Un giorno dopo l’altro, registrò i propri appunti, osservazioni confuse che si contraddicevano, approfondivano, rivedevano, ipotizzavano, un’abbondanza caotica di informazioni su ogni sorta di argomento, una mappa disordinata e frammentaria che malgrado la sua complessità rappresentava solo uno schizzo approssimativo di un angolo dell’immensità che lei doveva esplorare: un modo di pensare e di vivere sviluppato ed elaborato nel corso di migliaia di anni dalla grande maggioranza degli esseri umani di quel mondo, un enorme sistema interdipendente di simboli, metafore, corrispondenze, teorie, cosmologia, cucina, callistenia, fisica, metafisica, metallurgia, medicina, fisiologia, psicologia, alchimia, chimica, calligrafia, numerologia, erboristeria, alimentazione, leggende, parabole, poesia, storia e racconti.

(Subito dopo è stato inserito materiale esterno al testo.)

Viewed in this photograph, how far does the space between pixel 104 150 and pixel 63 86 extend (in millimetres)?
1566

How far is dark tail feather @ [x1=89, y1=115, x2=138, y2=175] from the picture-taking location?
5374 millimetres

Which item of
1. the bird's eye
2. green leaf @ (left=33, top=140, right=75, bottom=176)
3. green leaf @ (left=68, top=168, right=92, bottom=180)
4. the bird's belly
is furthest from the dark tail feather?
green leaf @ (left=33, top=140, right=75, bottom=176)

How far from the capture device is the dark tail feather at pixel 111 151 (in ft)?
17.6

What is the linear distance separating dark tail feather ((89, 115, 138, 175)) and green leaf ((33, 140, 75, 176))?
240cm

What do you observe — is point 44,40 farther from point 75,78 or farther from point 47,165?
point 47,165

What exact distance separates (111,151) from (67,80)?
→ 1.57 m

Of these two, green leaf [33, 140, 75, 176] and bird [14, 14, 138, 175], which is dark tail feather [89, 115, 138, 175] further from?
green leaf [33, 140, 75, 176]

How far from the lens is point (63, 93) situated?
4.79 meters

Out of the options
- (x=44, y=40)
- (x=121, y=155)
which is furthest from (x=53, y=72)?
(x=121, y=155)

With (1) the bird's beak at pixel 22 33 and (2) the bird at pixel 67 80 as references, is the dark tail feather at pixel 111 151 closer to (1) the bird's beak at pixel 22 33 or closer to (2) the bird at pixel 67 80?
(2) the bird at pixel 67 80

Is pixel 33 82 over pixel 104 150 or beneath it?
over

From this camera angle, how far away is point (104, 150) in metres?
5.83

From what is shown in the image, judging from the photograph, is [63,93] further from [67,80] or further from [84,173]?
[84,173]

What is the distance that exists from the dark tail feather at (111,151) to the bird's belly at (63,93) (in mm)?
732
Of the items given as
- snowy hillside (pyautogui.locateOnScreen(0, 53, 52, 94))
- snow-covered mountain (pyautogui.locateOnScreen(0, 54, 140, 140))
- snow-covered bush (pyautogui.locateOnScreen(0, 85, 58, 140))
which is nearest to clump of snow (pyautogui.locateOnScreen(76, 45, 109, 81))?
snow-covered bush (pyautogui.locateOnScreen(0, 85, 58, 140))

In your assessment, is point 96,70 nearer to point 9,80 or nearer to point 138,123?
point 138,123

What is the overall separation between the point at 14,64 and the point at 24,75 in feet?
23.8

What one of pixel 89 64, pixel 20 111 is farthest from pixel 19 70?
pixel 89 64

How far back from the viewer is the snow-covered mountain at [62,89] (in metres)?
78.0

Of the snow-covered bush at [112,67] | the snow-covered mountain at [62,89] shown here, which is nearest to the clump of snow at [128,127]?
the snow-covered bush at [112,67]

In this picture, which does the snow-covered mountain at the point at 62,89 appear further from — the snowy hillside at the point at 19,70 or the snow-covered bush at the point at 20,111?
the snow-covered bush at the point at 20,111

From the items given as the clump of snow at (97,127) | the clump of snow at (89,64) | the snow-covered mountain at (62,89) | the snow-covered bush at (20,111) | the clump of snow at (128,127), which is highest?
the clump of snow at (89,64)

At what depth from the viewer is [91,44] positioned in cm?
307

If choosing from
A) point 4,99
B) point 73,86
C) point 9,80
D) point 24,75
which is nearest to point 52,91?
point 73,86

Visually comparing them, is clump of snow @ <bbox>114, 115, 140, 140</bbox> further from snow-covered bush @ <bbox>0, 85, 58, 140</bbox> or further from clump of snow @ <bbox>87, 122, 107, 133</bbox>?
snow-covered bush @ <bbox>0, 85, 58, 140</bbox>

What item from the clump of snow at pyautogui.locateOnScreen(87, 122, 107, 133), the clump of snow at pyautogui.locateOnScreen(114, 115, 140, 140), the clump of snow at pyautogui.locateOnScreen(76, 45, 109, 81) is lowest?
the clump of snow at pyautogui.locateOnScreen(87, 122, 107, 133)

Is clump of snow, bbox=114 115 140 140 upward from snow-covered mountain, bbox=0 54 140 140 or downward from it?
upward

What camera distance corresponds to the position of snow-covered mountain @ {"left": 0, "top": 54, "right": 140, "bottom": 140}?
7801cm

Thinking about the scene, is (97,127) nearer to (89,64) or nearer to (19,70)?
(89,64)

In quell’immensa foresta vergine mentale, Sutty cercò sentieri e segni, istituzioni che potessero essere descritte, idee che potessero essere definite. Evitò d’istinto i grandi concetti nebulosi e cercò elementi tangibili, come l’architettura. Gli edifici di Okzat-Ozkat con la doppia porta che rappresentava l’Albero una volta erano templi, "umyazu", una parola adesso bandita, cancellata. Le parole cancellate erano utili segnalazioni di sentieri che avrebbero potuto indicare la strada da seguire in quell’area selvaggia. "Tempio" era la traduzione migliore? Cosa accadeva nell’umyazu?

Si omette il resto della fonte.